DATA FOR REVIEW Start Marker

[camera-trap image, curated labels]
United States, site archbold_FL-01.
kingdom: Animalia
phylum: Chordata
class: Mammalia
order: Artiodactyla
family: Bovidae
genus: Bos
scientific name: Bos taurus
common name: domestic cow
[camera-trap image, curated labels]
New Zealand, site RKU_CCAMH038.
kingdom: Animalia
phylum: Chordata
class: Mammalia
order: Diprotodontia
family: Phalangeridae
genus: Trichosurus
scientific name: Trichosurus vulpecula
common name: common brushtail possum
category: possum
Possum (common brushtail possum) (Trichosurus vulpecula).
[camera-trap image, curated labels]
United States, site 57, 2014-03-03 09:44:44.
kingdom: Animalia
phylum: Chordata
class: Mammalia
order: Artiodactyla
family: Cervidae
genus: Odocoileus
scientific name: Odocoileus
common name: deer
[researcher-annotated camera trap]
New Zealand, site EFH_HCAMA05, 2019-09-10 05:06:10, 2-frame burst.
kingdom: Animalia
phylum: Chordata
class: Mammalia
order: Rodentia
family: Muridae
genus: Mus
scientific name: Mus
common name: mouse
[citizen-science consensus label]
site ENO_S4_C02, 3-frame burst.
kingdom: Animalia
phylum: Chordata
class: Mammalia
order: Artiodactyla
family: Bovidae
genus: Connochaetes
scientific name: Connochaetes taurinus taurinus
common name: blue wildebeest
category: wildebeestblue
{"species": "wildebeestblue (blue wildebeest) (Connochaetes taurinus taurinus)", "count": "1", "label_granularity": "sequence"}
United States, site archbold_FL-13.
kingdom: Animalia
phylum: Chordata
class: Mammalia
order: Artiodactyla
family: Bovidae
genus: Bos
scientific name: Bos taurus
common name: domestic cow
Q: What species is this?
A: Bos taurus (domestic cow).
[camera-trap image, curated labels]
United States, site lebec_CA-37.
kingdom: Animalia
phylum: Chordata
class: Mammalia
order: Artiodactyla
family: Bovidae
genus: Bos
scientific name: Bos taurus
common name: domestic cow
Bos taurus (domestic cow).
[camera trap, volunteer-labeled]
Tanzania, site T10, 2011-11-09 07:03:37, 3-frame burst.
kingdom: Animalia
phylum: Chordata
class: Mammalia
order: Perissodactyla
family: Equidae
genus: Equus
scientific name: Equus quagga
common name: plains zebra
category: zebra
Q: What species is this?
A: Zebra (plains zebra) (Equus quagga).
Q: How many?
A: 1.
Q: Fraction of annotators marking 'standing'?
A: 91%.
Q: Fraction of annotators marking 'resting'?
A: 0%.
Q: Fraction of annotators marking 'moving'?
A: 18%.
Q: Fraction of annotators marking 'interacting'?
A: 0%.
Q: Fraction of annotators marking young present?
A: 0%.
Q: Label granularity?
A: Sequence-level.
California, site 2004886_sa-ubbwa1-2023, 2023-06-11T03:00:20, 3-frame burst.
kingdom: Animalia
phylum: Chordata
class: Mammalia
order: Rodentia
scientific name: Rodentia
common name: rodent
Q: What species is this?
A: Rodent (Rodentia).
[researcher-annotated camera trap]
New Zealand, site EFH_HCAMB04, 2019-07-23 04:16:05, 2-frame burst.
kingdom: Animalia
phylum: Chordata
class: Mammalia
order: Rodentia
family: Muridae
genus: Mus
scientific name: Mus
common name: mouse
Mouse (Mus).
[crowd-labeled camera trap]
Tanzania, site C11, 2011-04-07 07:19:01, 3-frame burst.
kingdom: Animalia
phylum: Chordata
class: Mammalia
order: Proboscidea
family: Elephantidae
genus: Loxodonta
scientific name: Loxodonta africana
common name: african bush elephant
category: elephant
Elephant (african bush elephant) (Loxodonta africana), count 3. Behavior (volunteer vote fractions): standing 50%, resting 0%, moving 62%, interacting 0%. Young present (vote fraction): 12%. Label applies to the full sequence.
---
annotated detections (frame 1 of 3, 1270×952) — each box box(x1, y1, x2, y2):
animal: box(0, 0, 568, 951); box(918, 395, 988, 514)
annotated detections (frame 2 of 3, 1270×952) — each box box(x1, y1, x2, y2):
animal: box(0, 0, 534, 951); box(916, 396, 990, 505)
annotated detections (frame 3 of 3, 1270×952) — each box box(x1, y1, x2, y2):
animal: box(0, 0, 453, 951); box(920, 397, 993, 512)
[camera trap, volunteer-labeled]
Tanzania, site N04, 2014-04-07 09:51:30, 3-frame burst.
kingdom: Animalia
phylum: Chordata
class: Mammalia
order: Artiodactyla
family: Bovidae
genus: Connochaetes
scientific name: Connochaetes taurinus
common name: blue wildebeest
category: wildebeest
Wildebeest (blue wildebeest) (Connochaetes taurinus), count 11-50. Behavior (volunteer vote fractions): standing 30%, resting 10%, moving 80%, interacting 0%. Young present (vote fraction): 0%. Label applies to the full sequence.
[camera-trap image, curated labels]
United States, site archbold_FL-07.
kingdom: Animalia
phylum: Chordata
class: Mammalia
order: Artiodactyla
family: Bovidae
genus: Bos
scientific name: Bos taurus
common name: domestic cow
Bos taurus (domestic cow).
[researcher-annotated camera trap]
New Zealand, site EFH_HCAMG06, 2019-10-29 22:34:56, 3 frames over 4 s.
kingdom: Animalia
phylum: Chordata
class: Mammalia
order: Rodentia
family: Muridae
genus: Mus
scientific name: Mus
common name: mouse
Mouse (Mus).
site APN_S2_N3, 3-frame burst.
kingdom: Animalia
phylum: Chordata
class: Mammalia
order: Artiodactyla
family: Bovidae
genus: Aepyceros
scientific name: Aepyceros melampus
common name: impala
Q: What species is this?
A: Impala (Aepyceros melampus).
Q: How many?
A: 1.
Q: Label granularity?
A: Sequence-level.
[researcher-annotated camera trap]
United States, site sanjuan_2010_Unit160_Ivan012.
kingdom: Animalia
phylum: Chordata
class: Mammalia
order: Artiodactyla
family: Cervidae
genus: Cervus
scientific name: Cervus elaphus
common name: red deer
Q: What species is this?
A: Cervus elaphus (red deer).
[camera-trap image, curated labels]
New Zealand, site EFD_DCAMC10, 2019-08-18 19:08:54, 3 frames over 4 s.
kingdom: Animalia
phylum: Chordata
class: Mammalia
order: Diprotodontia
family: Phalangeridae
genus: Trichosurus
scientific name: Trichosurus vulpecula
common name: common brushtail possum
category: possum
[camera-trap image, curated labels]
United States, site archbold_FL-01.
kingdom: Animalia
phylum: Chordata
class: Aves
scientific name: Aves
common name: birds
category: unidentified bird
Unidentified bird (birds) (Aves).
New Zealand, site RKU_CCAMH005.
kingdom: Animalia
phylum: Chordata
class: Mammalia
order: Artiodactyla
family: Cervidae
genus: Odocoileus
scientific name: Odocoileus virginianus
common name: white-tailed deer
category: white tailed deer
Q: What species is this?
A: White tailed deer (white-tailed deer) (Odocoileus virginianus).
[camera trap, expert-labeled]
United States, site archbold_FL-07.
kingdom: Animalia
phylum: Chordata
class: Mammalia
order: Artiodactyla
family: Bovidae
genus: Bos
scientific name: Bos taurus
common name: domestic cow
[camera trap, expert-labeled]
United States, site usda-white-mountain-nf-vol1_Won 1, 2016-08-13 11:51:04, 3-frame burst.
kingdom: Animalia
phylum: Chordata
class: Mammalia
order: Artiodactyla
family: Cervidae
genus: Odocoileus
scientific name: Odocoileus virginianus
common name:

DATA FOR REVIEW End Marker

▶ _DIRECTIONS_
Reproduce the data above in full. Leave nothing out.

▶ _RESPONSE TO THE EXERCISE_
[camera-trap image, curated labels]
United States, site archbold_FL-01.
kingdom: Animalia
phylum: Chordata
class: Mammalia
order: Artiodactyla
family: Bovidae
genus: Bos
scientific name: Bos taurus
common name: domestic cow
[camera-trap image, curated labels]
New Zealand, site RKU_CCAMH038.
kingdom: Animalia
phylum: Chordata
class: Mammalia
order: Diprotodontia
family: Phalangeridae
genus: Trichosurus
scientific name: Trichosurus vulpecula
common name: common brushtail possum
category: possum
Possum (common brushtail possum) (Trichosurus vulpecula).
[camera-trap image, curated labels]
United States, site 57, 2014-03-03 09:44:44.
kingdom: Animalia
phylum: Chordata
class: Mammalia
order: Artiodactyla
family: Cervidae
genus: Odocoileus
scientific name: Odocoileus
common name: deer
[researcher-annotated camera trap]
New Zealand, site EFH_HCAMA05, 2019-09-10 05:06:10, 2-frame burst.
kingdom: Animalia
phylum: Chordata
class: Mammalia
order: Rodentia
family: Muridae
genus: Mus
scientific name: Mus
common name: mouse
[citizen-science consensus label]
site ENO_S4_C02, 3-frame burst.
kingdom: Animalia
phylum: Chordata
class: Mammalia
order: Artiodactyla
family: Bovidae
genus: Connochaetes
scientific name: Connochaetes taurinus taurinus
common name: blue wildebeest
category: wildebeestblue
{"species": "wildebeestblue (blue wildebeest) (Connochaetes taurinus taurinus)", "count": "1", "label_granularity": "sequence"}
United States, site archbold_FL-13.
kingdom: Animalia
phylum: Chordata
class: Mammalia
order: Artiodactyla
family: Bovidae
genus: Bos
scientific name: Bos taurus
common name: domestic cow
Q: What species is this?
A: Bos taurus (domestic cow).
[camera-trap image, curated labels]
United States, site lebec_CA-37.
kingdom: Animalia
phylum: Chordata
class: Mammalia
order: Artiodactyla
family: Bovidae
genus: Bos
scientific name: Bos taurus
common name: domestic cow
Bos taurus (domestic cow).
[camera trap, volunteer-labeled]
Tanzania, site T10, 2011-11-09 07:03:37, 3-frame burst.
kingdom: Animalia
phylum: Chordata
class: Mammalia
order: Perissodactyla
family: Equidae
genus: Equus
scientific name: Equus quagga
common name: plains zebra
category: zebra
Q: What species is this?
A: Zebra (plains zebra) (Equus quagga).
Q: How many?
A: 1.
Q: Fraction of annotators marking 'standing'?
A: 91%.
Q: Fraction of annotators marking 'resting'?
A: 0%.
Q: Fraction of annotators marking 'moving'?
A: 18%.
Q: Fraction of annotators marking 'interacting'?
A: 0%.
Q: Fraction of annotators marking young present?
A: 0%.
Q: Label granularity?
A: Sequence-level.
California, site 2004886_sa-ubbwa1-2023, 2023-06-11T03:00:20, 3-frame burst.
kingdom: Animalia
phylum: Chordata
class: Mammalia
order: Rodentia
scientific name: Rodentia
common name: rodent
Q: What species is this?
A: Rodent (Rodentia).
[researcher-annotated camera trap]
New Zealand, site EFH_HCAMB04, 2019-07-23 04:16:05, 2-frame burst.
kingdom: Animalia
phylum: Chordata
class: Mammalia
order: Rodentia
family: Muridae
genus: Mus
scientific name: Mus
common name: mouse
Mouse (Mus).
[crowd-labeled camera trap]
Tanzania, site C11, 2011-04-07 07:19:01, 3-frame burst.
kingdom: Animalia
phylum: Chordata
class: Mammalia
order: Proboscidea
family: Elephantidae
genus: Loxodonta
scientific name: Loxodonta africana
common name: african bush elephant
category: elephant
Elephant (african bush elephant) (Loxodonta africana), count 3. Behavior (volunteer vote fractions): standing 50%, resting 0%, moving 62%, interacting 0%. Young present (vote fraction): 12%. Label applies to the full sequence.
---
annotated detections (frame 1 of 3, 1270×952) — each box box(x1, y1, x2, y2):
animal: box(0, 0, 568, 951); box(918, 395, 988, 514)
annotated detections (frame 2 of 3, 1270×952) — each box box(x1, y1, x2, y2):
animal: box(0, 0, 534, 951); box(916, 396, 990, 505)
annotated detections (frame 3 of 3, 1270×952) — each box box(x1, y1, x2, y2):
animal: box(0, 0, 453, 951); box(920, 397, 993, 512)
[camera trap, volunteer-labeled]
Tanzania, site N04, 2014-04-07 09:51:30, 3-frame burst.
kingdom: Animalia
phylum: Chordata
class: Mammalia
order: Artiodactyla
family: Bovidae
genus: Connochaetes
scientific name: Connochaetes taurinus
common name: blue wildebeest
category: wildebeest
Wildebeest (blue wildebeest) (Connochaetes taurinus), count 11-50. Behavior (volunteer vote fractions): standing 30%, resting 10%, moving 80%, interacting 0%. Young present (vote fraction): 0%. Label applies to the full sequence.
[camera-trap image, curated labels]
United States, site archbold_FL-07.
kingdom: Animalia
phylum: Chordata
class: Mammalia
order: Artiodactyla
family: Bovidae
genus: Bos
scientific name: Bos taurus
common name: domestic cow
Bos taurus (domestic cow).
[researcher-annotated camera trap]
New Zealand, site EFH_HCAMG06, 2019-10-29 22:34:56, 3 frames over 4 s.
kingdom: Animalia
phylum: Chordata
class: Mammalia
order: Rodentia
family: Muridae
genus: Mus
scientific name: Mus
common name: mouse
Mouse (Mus).
site APN_S2_N3, 3-frame burst.
kingdom: Animalia
phylum: Chordata
class: Mammalia
order: Artiodactyla
family: Bovidae
genus: Aepyceros
scientific name: Aepyceros melampus
common name: impala
Q: What species is this?
A: Impala (Aepyceros melampus).
Q: How many?
A: 1.
Q: Label granularity?
A: Sequence-level.
[researcher-annotated camera trap]
United States, site sanjuan_2010_Unit160_Ivan012.
kingdom: Animalia
phylum: Chordata
class: Mammalia
order: Artiodactyla
family: Cervidae
genus: Cervus
scientific name: Cervus elaphus
common name: red deer
Q: What species is this?
A: Cervus elaphus (red deer).
[camera-trap image, curated labels]
New Zealand, site EFD_DCAMC10, 2019-08-18 19:08:54, 3 frames over 4 s.
kingdom: Animalia
phylum: Chordata
class: Mammalia
order: Diprotodontia
family: Phalangeridae
genus: Trichosurus
scientific name: Trichosurus vulpecula
common name: common brushtail possum
category: possum
[camera-trap image, curated labels]
United States, site archbold_FL-01.
kingdom: Animalia
phylum: Chordata
class: Aves
scientific name: Aves
common name: birds
category: unidentified bird
Unidentified bird (birds) (Aves).
New Zealand, site RKU_CCAMH005.
kingdom: Animalia
phylum: Chordata
class: Mammalia
order: Artiodactyla
family: Cervidae
genus: Odocoileus
scientific name: Odocoileus virginianus
common name: white-tailed deer
category: white tailed deer
Q: What species is this?
A: White tailed deer (white-tailed deer) (Odocoileus virginianus).
[camera trap, expert-labeled]
United States, site archbold_FL-07.
kingdom: Animalia
phylum: Chordata
class: Mammalia
order: Artiodactyla
family: Bovidae
genus: Bos
scientific name: Bos taurus
common name: domestic cow
[camera trap, expert-labeled]
United States, site usda-white-mountain-nf-vol1_Won 1, 2016-08-13 11:51:04, 3-frame burst.
kingdom: Animalia
phylum: Chordata
class: Mammalia
order: Artiodactyla
family: Cervidae
genus: Odocoileus
scientific name: Odocoileus virginianus
common name:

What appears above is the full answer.